■ Items from a data source ■
━━━━━━━━
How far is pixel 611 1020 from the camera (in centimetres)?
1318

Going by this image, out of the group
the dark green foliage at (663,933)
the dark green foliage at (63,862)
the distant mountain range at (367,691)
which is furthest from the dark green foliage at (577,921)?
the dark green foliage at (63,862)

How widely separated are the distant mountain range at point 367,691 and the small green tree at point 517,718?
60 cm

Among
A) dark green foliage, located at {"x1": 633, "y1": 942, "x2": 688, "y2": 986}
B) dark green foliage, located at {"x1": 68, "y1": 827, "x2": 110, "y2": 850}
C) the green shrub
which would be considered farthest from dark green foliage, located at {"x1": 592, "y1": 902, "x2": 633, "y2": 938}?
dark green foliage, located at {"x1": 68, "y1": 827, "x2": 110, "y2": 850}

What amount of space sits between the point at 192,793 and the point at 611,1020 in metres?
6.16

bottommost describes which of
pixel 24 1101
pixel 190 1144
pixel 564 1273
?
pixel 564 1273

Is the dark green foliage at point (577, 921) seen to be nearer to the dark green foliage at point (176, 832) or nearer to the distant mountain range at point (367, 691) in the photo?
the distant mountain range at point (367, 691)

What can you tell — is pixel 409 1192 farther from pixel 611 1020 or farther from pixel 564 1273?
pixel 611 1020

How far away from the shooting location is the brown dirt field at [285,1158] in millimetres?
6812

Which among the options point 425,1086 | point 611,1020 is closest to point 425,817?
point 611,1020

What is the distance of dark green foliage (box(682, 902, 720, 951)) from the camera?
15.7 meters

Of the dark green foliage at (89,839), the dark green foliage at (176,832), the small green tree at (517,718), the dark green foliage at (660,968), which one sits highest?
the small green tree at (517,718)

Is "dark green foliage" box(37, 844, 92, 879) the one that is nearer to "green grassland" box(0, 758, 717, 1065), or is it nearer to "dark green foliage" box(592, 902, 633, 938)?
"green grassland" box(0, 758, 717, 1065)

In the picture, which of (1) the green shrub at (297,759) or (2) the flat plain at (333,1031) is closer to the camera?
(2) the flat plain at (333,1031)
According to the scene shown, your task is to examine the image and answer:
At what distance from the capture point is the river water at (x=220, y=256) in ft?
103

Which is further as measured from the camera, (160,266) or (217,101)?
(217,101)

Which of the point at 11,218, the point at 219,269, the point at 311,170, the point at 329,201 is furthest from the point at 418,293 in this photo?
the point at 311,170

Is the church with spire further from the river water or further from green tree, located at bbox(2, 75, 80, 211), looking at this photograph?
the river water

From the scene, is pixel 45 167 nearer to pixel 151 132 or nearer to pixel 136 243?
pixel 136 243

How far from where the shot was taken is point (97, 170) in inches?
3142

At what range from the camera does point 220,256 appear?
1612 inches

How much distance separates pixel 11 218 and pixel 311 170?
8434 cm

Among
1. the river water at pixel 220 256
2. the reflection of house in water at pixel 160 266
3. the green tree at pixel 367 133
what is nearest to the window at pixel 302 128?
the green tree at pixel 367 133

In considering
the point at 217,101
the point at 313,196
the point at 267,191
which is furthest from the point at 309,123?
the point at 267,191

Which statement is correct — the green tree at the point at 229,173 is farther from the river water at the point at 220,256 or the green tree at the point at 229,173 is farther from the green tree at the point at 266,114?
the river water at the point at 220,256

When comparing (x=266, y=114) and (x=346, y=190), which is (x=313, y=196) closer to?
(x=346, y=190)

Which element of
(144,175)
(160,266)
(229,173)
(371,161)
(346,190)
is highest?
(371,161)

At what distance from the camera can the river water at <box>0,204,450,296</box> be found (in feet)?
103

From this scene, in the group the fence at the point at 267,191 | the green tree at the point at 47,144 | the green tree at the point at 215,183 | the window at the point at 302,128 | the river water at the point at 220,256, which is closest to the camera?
━━━━━━━━
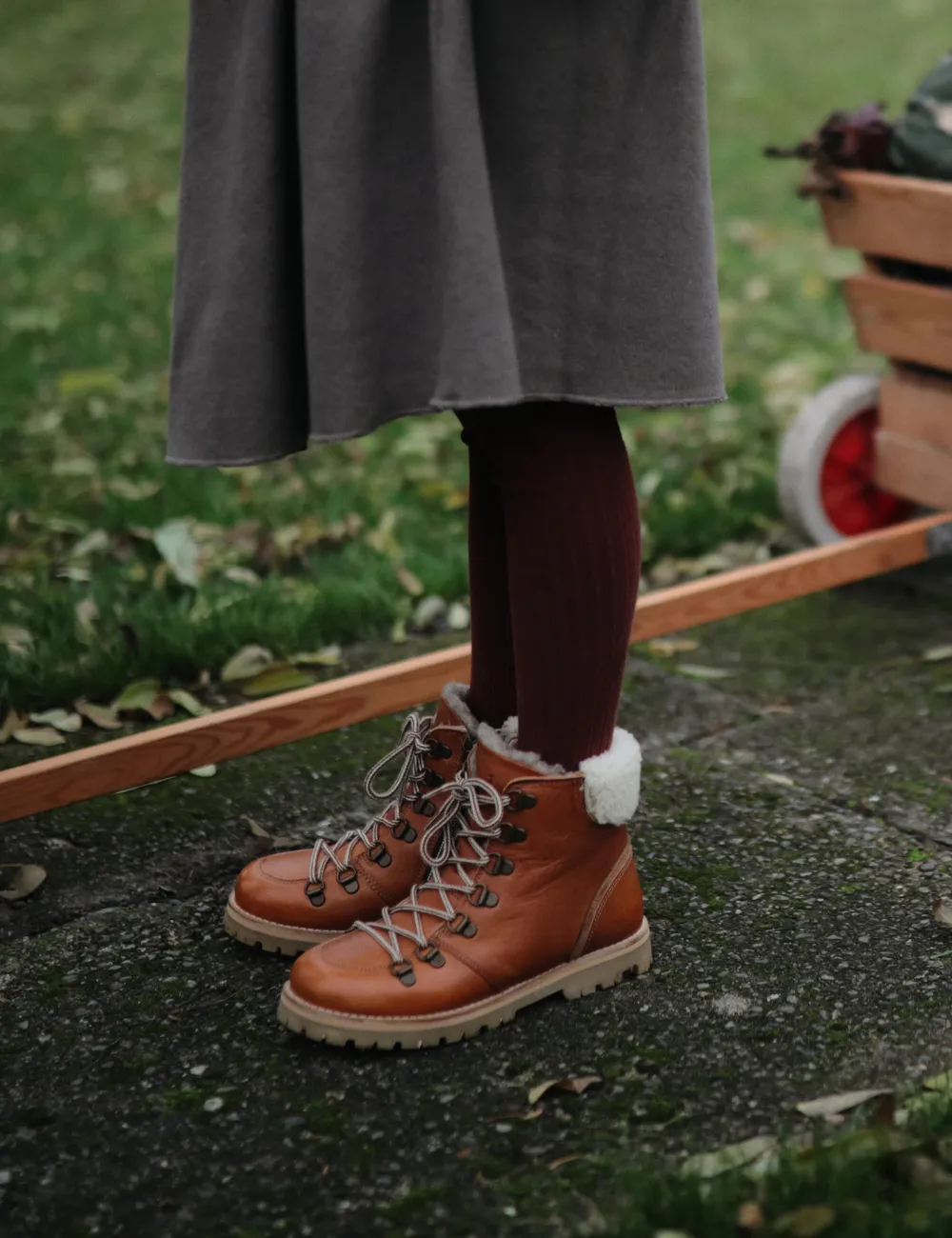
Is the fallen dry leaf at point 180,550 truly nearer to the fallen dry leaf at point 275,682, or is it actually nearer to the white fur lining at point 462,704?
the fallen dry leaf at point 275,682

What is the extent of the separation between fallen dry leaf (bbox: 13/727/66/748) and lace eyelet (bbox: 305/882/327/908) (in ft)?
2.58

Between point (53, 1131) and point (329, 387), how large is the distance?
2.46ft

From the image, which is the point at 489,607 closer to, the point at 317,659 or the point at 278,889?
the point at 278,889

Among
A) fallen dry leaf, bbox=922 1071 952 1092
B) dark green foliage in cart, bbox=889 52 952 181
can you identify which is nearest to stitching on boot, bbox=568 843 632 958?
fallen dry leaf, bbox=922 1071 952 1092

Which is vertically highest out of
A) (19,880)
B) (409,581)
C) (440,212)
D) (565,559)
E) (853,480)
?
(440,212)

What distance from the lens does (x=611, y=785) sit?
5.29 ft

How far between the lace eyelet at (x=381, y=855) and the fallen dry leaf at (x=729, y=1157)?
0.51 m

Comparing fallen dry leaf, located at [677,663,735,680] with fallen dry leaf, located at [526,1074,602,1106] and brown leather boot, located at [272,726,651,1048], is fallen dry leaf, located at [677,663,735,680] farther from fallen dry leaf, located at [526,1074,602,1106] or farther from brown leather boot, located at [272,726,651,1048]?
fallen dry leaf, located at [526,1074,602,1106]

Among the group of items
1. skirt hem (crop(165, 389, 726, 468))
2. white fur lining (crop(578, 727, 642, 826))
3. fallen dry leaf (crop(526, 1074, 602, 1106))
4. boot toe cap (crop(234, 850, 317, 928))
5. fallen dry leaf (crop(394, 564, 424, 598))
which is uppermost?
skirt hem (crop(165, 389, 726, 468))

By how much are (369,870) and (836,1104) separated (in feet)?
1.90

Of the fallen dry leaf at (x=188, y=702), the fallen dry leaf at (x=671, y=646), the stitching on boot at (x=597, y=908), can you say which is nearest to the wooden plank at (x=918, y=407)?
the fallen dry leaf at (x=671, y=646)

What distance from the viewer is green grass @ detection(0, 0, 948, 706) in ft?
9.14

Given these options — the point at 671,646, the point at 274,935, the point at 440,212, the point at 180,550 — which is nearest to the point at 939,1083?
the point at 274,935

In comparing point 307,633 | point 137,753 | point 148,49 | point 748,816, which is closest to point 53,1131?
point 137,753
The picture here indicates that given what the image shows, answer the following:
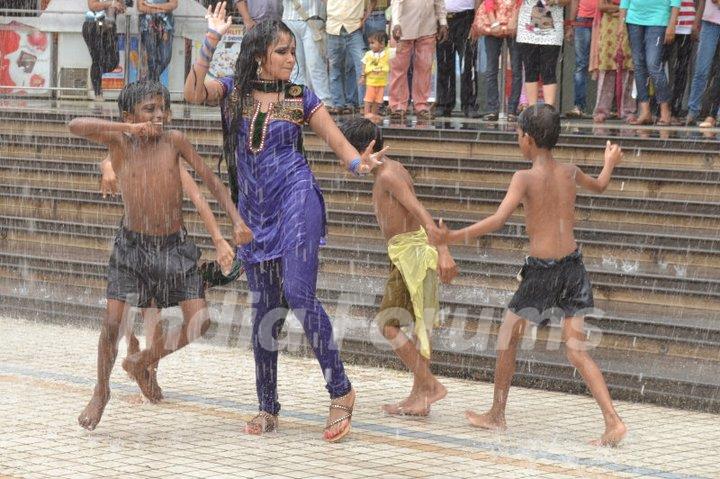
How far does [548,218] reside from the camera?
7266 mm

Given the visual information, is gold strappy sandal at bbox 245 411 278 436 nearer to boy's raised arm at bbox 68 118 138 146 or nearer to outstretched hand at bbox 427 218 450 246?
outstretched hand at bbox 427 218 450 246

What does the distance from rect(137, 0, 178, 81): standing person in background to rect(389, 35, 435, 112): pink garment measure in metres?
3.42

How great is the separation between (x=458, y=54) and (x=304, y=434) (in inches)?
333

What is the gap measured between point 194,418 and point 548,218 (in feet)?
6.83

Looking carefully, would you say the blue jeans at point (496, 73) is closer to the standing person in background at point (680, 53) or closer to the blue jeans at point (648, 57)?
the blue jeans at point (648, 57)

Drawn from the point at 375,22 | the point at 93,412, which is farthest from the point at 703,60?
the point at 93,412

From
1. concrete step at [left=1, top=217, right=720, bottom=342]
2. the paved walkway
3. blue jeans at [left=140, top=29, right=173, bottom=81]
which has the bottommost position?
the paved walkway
━━━━━━━━
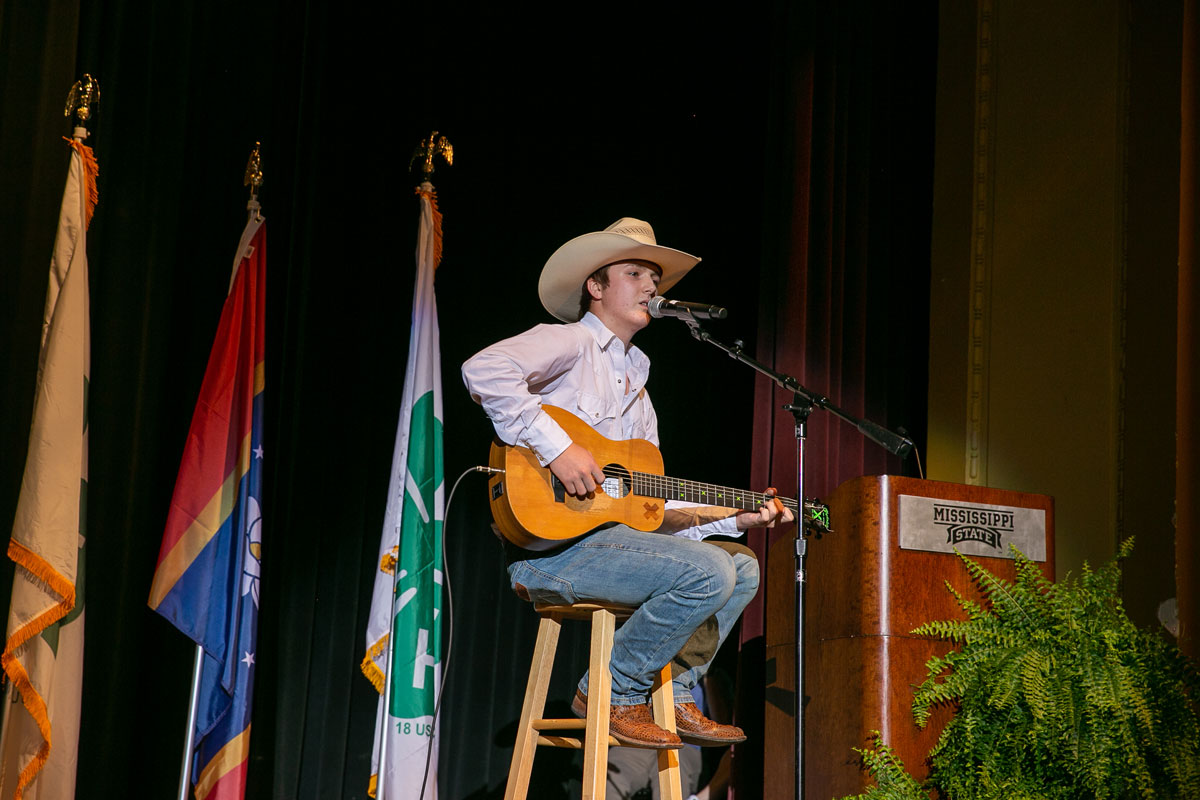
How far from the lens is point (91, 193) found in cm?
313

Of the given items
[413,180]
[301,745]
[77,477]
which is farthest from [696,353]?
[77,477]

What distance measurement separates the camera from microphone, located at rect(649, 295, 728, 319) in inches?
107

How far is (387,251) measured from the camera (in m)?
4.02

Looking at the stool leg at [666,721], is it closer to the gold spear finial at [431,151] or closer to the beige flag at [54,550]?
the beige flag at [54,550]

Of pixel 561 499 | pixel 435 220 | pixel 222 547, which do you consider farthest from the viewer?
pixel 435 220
━━━━━━━━
■ Written request ■
Collect every line of the entries above that contains the word "standing". Case counts.

■ The output ■
What does the distance from rect(137, 0, 178, 81): standing person in background to rect(389, 35, 435, 112): pink garment measure in metres?
Looking carefully, would you say the blue jeans at point (496, 73) is closer to the standing person in background at point (680, 53) or closer to the blue jeans at point (648, 57)?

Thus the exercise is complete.